Now governments have to step up, First Church Estates Commissioner warns the Synod

YouTube/Church of England

The First Church Estates Commissioner, Loretta Minghella, addresses the Synod on Friday evening

The First Church Estates Commissioner, Loretta Minghella, addresses the Synod on Friday evening

THE COP26 climate conference in Glasgow in November “simply has to deliver”, because investors cannot transition to a green economy without changes in policies from world governments, the First Church Estates Commissioner, Loretta Minghella, told the General Synod on Friday afternoon.

Ms Minghella was giving a presentation to update the Synod on the approach to climate change by the national investing bodies (NIB), three years since the Synod passed a motion urging the NIBs to disinvest from companies that did not take seriously their climate obligations (News, 13 July 2018). It was her final speech to the Synod as Commissioner before she steps down to take up the post of Master of Clare College, Cambridge, in October (News, 13 November 2020).

“Even with one degree of warming, people are suffering; and with extreme weather events becoming more and more frequent, it’s the poor, who did least to cause the problem, who are suffering the most,” she said. “It is an emergency — of that there can be no question.”

The transition to a green economy was, however, “not easy”: it was “a multi-decade, challenging transition that requires the global economy to change completely. It also requires governments to match what we can do as investors and what we can do as a Church.”

This was why the NIBs had “been public advocates of the policy we need from governments to deliver on the commitments of the Paris Agreement”, and had supported initiatives such as the Powering Past Coal Alliance, which seeks commitments from governments to phase out the use of coal.

“We can’t transition in a vacuum as investors: we need enabling regulation,” Ms Minghella said. “And governments across the world need to change their policies if we’re going to be able to deliver ourselves. So all eyes are on the COP in Glasgow in November — it simply has to deliver.”

The chairman of the Pensions Board, Clive Mather, told the Synod that the foundation of the NIBs’ approach to pressuring companies to tackle climate change was “the world-leading” Transition Pathway Initiative (TPI). “Quite simply, it involves a rigorous, comprehensive and independent assessment of companies, which tracks their transition to net-zero and guides our decision-making as investors,” he said.
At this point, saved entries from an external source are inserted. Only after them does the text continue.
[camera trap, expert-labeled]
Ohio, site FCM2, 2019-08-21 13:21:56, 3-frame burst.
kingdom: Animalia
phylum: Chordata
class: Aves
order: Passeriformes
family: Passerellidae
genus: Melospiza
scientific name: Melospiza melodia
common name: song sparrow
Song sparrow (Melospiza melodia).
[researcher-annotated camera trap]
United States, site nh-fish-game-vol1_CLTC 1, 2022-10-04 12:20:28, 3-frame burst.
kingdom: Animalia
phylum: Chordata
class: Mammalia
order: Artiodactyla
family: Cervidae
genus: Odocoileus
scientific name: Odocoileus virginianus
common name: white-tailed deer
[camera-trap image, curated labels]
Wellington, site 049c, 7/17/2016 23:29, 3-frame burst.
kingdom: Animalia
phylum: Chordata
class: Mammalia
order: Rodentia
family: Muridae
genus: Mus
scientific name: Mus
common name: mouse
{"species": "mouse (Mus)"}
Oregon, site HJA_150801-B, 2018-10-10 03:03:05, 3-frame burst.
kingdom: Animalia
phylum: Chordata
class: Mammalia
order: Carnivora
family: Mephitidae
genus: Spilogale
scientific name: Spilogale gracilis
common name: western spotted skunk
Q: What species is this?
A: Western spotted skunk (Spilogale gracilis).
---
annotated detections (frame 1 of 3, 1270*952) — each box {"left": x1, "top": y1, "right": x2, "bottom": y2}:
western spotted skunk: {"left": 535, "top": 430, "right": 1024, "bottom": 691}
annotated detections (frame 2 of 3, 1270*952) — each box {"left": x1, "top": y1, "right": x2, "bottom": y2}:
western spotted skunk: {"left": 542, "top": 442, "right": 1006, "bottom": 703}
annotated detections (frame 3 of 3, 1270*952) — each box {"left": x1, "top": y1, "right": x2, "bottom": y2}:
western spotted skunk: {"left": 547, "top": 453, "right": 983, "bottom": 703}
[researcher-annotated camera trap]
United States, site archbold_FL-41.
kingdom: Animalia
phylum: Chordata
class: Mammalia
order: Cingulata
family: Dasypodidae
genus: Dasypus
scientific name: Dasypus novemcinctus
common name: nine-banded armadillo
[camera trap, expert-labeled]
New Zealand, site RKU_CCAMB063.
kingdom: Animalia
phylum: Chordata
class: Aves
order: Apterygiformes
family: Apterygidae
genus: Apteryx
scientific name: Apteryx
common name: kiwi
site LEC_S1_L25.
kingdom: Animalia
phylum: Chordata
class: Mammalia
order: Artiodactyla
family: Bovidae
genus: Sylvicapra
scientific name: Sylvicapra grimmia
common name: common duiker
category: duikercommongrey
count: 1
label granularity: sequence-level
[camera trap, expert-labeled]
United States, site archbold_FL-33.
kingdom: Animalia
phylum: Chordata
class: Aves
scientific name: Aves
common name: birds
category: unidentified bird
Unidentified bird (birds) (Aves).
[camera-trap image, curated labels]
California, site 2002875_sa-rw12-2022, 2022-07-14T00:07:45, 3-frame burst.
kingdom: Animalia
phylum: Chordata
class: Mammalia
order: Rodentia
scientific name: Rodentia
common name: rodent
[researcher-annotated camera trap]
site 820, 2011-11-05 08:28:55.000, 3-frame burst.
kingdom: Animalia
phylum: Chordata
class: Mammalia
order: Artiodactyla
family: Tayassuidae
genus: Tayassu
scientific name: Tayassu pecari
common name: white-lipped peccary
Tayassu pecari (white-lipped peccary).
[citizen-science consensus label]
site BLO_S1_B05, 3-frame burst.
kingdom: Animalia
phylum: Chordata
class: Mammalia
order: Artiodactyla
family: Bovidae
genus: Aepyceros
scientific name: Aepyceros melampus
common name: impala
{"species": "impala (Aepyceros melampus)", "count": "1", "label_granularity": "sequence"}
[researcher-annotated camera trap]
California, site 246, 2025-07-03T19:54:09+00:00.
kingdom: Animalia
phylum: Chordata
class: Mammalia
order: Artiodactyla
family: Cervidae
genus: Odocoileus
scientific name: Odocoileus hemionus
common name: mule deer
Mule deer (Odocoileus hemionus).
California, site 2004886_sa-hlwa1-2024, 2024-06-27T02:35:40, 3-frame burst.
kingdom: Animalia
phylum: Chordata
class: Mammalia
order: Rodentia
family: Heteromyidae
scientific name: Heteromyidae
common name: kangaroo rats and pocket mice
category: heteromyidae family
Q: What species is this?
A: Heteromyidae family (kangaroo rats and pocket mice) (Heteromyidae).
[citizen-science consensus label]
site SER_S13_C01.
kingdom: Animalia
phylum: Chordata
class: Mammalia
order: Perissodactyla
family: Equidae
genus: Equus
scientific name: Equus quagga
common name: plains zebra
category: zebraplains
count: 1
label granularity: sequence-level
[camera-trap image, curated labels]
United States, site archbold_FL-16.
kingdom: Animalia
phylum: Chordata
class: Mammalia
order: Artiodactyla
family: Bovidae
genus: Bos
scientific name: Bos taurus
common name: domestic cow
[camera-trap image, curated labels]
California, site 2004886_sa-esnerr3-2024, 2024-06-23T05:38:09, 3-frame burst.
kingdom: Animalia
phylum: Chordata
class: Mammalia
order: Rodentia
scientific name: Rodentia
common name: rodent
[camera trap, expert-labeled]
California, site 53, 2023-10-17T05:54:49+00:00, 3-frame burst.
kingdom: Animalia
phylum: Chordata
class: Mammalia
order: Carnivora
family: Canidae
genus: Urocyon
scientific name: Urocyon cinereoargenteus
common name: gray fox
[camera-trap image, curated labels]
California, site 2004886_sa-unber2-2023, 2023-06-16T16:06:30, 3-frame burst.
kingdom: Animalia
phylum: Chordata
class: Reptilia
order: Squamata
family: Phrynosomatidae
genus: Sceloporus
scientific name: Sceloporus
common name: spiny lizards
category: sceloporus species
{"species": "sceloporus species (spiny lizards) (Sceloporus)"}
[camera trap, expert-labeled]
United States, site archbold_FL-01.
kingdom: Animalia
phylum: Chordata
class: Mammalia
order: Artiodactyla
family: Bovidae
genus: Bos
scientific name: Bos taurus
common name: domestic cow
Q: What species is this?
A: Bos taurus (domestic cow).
Supported by more than 100 investors, representing US$29 trillion in assets under management, it was “a mighty weapon in the global battle against climate change”, he said.

“In short, TPI enables us to differentiate between companies that are changing and those that aren’t. When a company doesn’t meet our hurdles, we will disinvest.”

The TPI tracked not only fossil-fuel companies, but companies “right across the economy”, Mr Mather said.

“Disinvesting from one company or industry does send a strong message,” he continued. “But that doesn’t mean that the challenge has gone away, which is why we’re working with investors internationally, with the support of TPI, to address the systemic causes of climate change, to challenge and change the operations of individual companies, and, from their example, to change the sector and other sectors, too. Because, ultimately, all parts of the global economy are interconnected.”

Ms Minghella had a strong message for fossil-fuel companies in which the NIBs invest: “As responsible investors, we will walk with you, we will help you, we will support you if you commit to the changes we ask for. However, be under no illusion that if you do not meet our requirements, by 2023 at the latest, we will sell our holding.”

In an answer to a formal question at the end of Friday, Mr Mather gave a snapshot of the Pension Board’s relative holdings in fossil fuels and renewables: “The Board holds approximately £125 million in renewable, clean, or climate solutions across asset classes, which represents 4.1 per cent of the overall portfolio. This represents a significant ‘tilt’ relative to our holdings in oil and gas which total £8.9 m, approximately 0.3 per cent of the overall portfolio.”